Network infers a fixed-size set of N predictions in a single forward pass where N is set to be significantly larger than the typical number of objects in an image. Now let’s consider a single prediction in a batch, as the N is higher than the actual number of ground truth objects in an image, padding is done to the ground truth with “no-object” class for any extra predictions that are made by the network.
Each prediction is assigned to one ground truth which lies in the closest proximity of the prediction and the left out predictions are mapped to “no-object” class, in the paper, this is termed as a “bipartite matching”.
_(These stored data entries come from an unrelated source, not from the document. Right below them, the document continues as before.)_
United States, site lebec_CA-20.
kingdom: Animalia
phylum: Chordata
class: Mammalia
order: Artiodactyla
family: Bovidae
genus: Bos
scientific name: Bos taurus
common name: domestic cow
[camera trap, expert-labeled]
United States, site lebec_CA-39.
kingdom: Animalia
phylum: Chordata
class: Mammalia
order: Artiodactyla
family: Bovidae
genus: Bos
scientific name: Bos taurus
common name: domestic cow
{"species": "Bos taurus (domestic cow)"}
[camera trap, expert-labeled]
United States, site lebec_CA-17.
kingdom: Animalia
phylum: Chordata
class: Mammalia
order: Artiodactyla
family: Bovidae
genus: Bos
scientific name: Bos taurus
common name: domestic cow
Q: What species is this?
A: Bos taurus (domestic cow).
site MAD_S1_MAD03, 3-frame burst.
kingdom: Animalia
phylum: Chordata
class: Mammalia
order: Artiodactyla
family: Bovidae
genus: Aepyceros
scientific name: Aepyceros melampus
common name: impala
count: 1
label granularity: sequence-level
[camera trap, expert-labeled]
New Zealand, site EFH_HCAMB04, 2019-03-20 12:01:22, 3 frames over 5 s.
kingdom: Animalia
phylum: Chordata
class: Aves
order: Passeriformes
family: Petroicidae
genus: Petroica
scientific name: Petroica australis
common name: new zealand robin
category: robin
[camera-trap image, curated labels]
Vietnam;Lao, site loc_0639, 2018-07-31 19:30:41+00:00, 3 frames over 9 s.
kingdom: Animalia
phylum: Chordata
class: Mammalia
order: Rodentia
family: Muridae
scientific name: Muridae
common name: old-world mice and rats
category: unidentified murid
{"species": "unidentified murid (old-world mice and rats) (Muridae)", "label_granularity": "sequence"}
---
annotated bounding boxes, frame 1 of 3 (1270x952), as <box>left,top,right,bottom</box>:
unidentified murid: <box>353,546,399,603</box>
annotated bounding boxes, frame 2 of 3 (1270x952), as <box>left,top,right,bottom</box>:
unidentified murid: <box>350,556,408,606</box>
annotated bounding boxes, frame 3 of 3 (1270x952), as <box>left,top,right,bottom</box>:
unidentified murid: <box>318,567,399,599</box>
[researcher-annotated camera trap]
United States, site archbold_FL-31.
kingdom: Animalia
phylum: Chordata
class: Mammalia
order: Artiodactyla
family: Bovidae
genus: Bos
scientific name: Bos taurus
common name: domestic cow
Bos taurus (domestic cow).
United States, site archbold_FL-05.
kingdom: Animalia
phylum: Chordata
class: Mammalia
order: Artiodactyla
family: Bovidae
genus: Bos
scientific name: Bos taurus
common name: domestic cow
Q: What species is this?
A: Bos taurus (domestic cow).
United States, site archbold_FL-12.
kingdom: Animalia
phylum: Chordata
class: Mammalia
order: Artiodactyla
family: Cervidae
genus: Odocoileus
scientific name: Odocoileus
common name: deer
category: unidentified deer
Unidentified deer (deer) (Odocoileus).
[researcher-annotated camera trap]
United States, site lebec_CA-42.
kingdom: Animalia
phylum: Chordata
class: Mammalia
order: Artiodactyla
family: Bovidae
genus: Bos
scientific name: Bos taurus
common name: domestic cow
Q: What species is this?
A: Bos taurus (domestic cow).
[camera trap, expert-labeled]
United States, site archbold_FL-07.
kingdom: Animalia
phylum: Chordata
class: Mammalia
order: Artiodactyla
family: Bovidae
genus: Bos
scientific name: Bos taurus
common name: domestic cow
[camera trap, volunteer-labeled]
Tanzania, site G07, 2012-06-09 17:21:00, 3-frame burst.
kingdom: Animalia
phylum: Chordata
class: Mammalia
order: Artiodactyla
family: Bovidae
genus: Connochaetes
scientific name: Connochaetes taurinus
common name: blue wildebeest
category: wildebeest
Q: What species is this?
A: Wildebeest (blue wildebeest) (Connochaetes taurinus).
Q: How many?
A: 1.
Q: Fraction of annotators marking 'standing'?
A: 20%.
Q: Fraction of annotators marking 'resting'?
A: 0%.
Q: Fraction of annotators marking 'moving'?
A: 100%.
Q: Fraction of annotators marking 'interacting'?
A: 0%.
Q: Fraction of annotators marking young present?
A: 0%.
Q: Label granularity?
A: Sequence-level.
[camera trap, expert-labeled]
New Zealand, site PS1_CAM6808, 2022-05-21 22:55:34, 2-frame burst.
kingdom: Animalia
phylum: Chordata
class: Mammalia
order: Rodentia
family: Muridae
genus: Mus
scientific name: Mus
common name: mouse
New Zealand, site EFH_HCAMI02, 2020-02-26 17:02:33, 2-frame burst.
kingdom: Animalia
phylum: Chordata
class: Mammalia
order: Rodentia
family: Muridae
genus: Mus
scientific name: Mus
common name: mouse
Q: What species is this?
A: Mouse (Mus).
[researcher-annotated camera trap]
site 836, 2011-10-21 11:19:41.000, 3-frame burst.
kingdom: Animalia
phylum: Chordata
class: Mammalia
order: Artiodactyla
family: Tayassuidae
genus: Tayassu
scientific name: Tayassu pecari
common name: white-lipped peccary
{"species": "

The above function clearly describes how the loss is computed, for each of the assigned pairs the above computes the cross-entropy loss and bounding box loss(bounding box loss is not computed if the actual class is ‘no object’) also the loss for “no object” class is downscaled by 10 times to avoid class imbalance because of the large value of N. Bounding box loss is calculated by weighted addition of IOU loss and L1 loss between predicted and actual boxes normalized by the number of ground truth objects.
Conclusion and Results
The approach achieves comparable results to an optimized Faster R-CNN baseline on the COCO dataset. In addition, DETR achieves significantly better performance on large objects than Faster R-CNN but lags a bit for the smaller objects.